James Mark Bittner (born 2 February 1982) is an English former professional footballer who played as a goalkeeper. He is the goalkeeping coach at Bristol Rovers.

==Career==
Bittner signed for Fulham in 2000 from Swindon Town by then manager Jean Tigana and spent two years at the club.

After spending time at Bournemouth and Queens Park Rangers he signed for Exeter City, playing 42 times for the club. This was then followed by two injury-plagued years at Torquay United and Woking.

After recovering from a long-term shoulder injury Bittner then joined Salisbury City in 2007. He played 86 games in three seasons at the club. He was loaned out to Chippenham Town for a month in September 2007 for a month after recovering from a broken finger.

Bittner joined Forest Green Rovers in 2010 and was awarded with the Supporters Player of the Season trophy for his performances in his first season at The New Lawn. In May 2011, Bittner signed a new contract until the summer of 2013. He stated after signing the new contract: "I had a couple of offers but there was no chance of me leaving. The club is financially sound now and with the gaffer (Dave Hockaday) and the chairman (Dale Vince) on board – the future is really bright." Manager Hockaday added: "James is as good as there is in the league and I am delighted to have him on board."

Bittner left for Hereford United in 2012, making 42 appearances, before joining Newport County on a short-term contract. After leaving Newport, he returned to Salisbury for a second spell as player coach.

Bittner signed for Plymouth Argyle in July 2014 as second-choice goalkeeper behind Luke McCormick. Bittner made his Plymouth Argyle debut on 24 January 2015, replacing the injured McCormick at half time. The match ended in a 1–1 draw.

In July 2015 Bittner signed a new player/coach contract with Plymouth Argyle after agreeing to take the role of the club's new goalkeeper coach under new manager Derek Adams.

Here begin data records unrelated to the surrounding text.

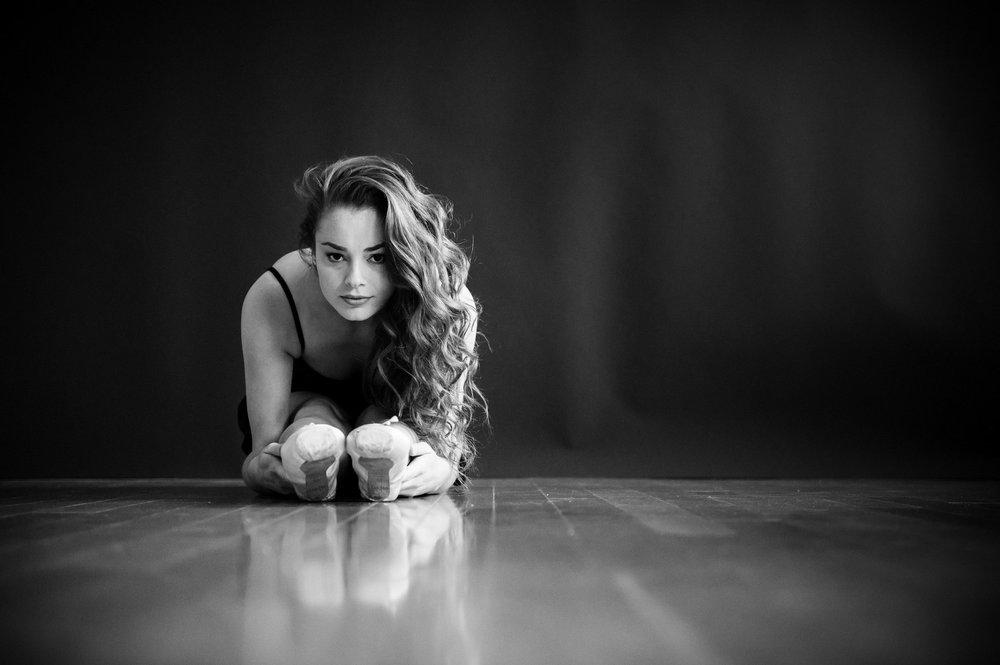 nEO_IMG_Marissa Dance-14-BW.jpg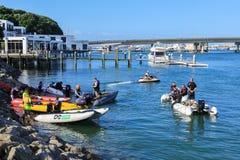 与可膨胀的工艺的划船俱乐部在港口 库存照片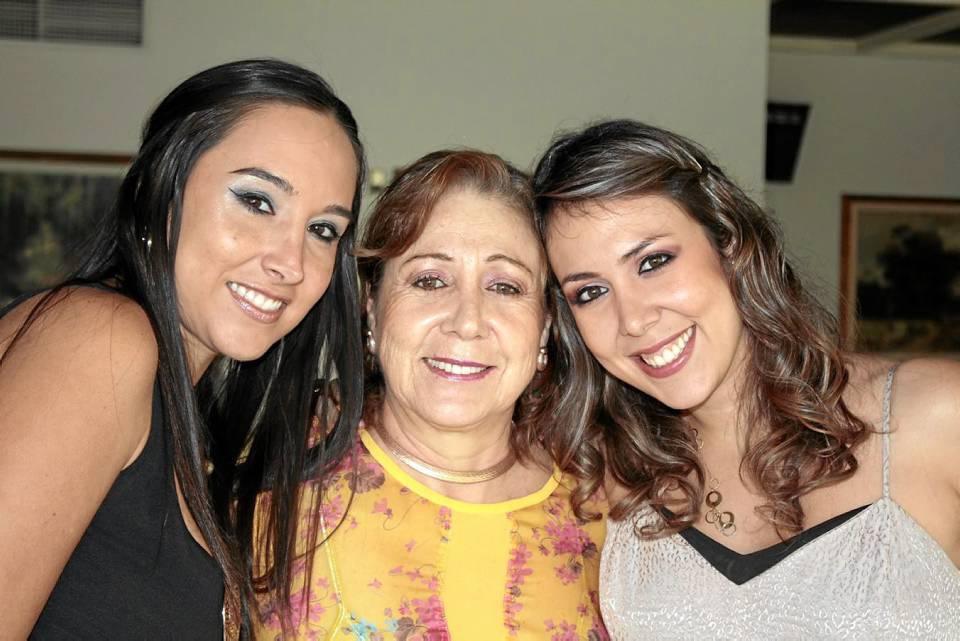 . En la foto María GAbriela Ruiz de Hernández, Ludyn Castro y María Juliana Hernández Castro.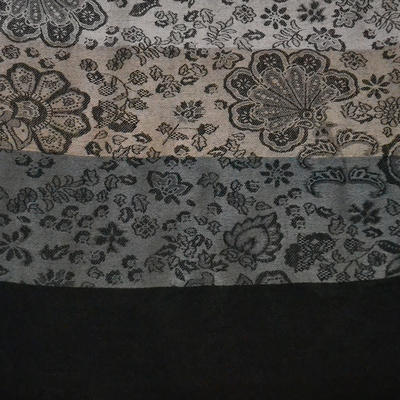 Šála teplá - šedočerná s potiskem květin - 2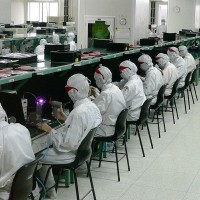 Taiwan's Foxconn mulls Vietnam iPhone factory to sidestep trade war: reports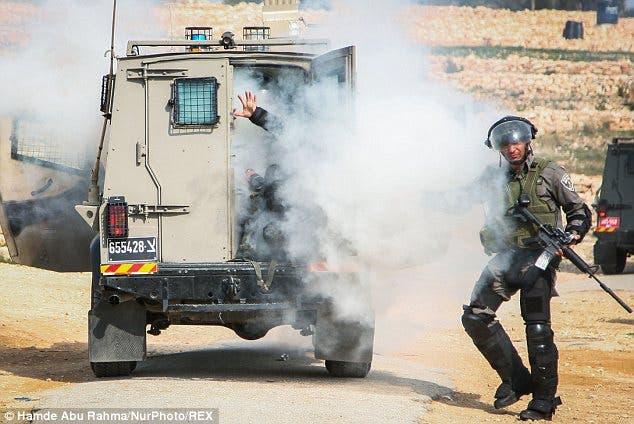جنود اسرائليون يختنقون بقنابل الغاز بعد انفجارها بعربتهم اثناء مواجهات مع شبان فلسطينيين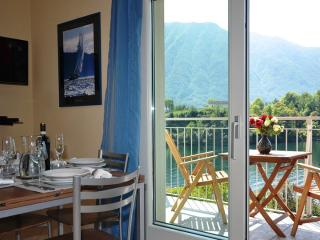 Bright 2 bedroom Apartment in Ossuccio with Internet Access - Ossuccio vacation rentals
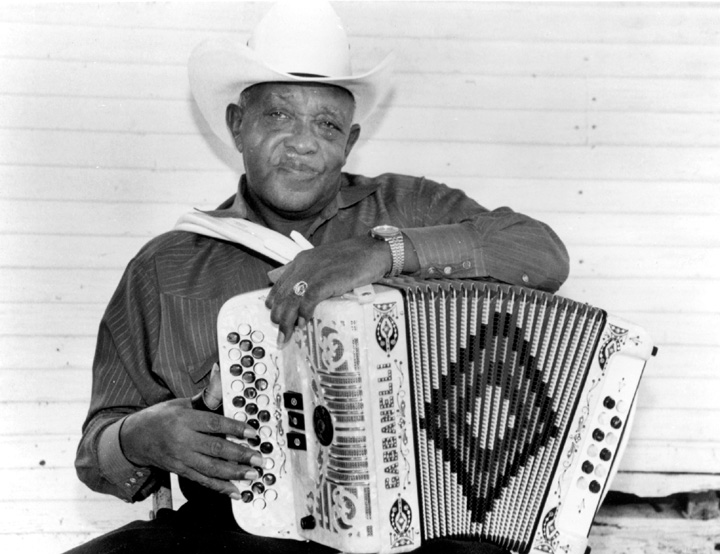 Wilson 'Boozoo' Chavis, photograph by Barbara Roberds, courtesy Rounder Records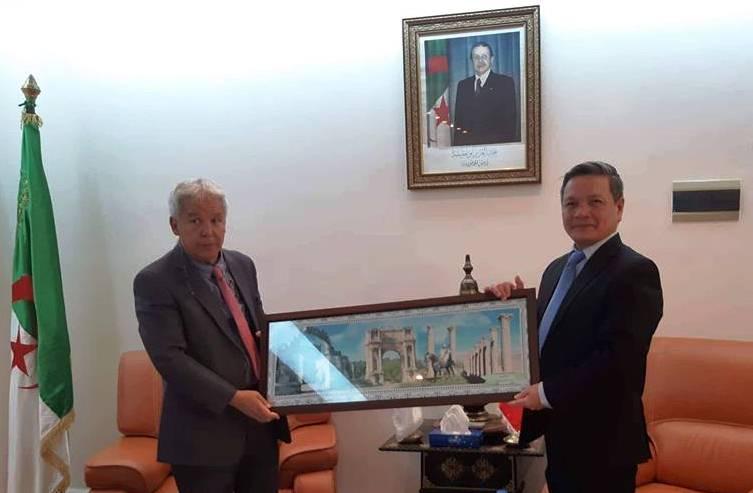 Thúc đẩy quan hệ hữu nghị, hợp tác giữa Việt Nam và tỉnh Setif (Algeria)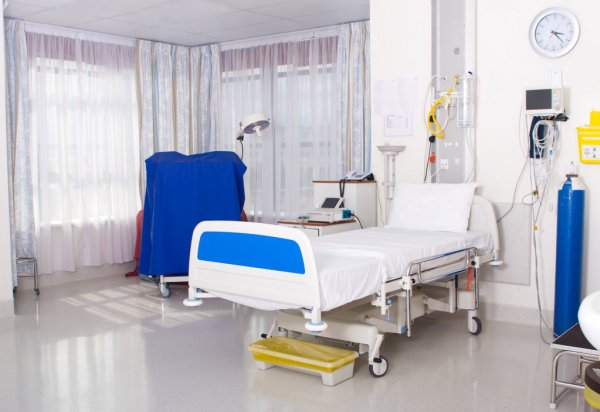 /upl/depositphotos_12037347-stock-photo-modern-hospital-ward.jpg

On 16 June 2016, Bittner re-joined Newport County as goalkeeper player/coach under manager Warren Feeney. When Feeney and his assistant manager Andy Todd were sacked on 28 September 2016, Bittner and fellow first team coach Sean McCarthy were named joint caretaker managers. Their only matches in charge were a 2–1 home defeat against Swansea City Under-23s in the EFL Trophy fixture on 4 October and a League Two 0–0 draw versus Colchester United on 8 October. Graham Westley was appointed team manager effective from 10 October 2016 with Dino Maamria his assistant manager and Mccarthy released by the club. Bittner made his debut for Newport County on 22 October versus Plymouth Argyle replacing Joe Day in the 36th minute when Day was sent off. Plymouth won the match 3–1 In June 2017 Bittner signed a one-year contract extension and he was released by Newport at the end of the 2017–18 season.

==Coaching career==
In July 2018 Bittner joined Reading as their under-23 goalkeeping coach. In October 2019 he was appointed the first-team goalkeeper coach of Reading. He then left the club in July 2022 after some changes were made to the coaching staff.

Bittner then joined Cheltenham Town as first team goalkeeper coach.

On 2 July 2024, Bittner followed former Cheltenham Town manager Darrell Clarke to Barnsley, joining the first-team coaching staff.

On 6 February 2025, Bittner joined fellow League One side Bristol Rovers as goalkeeping coach.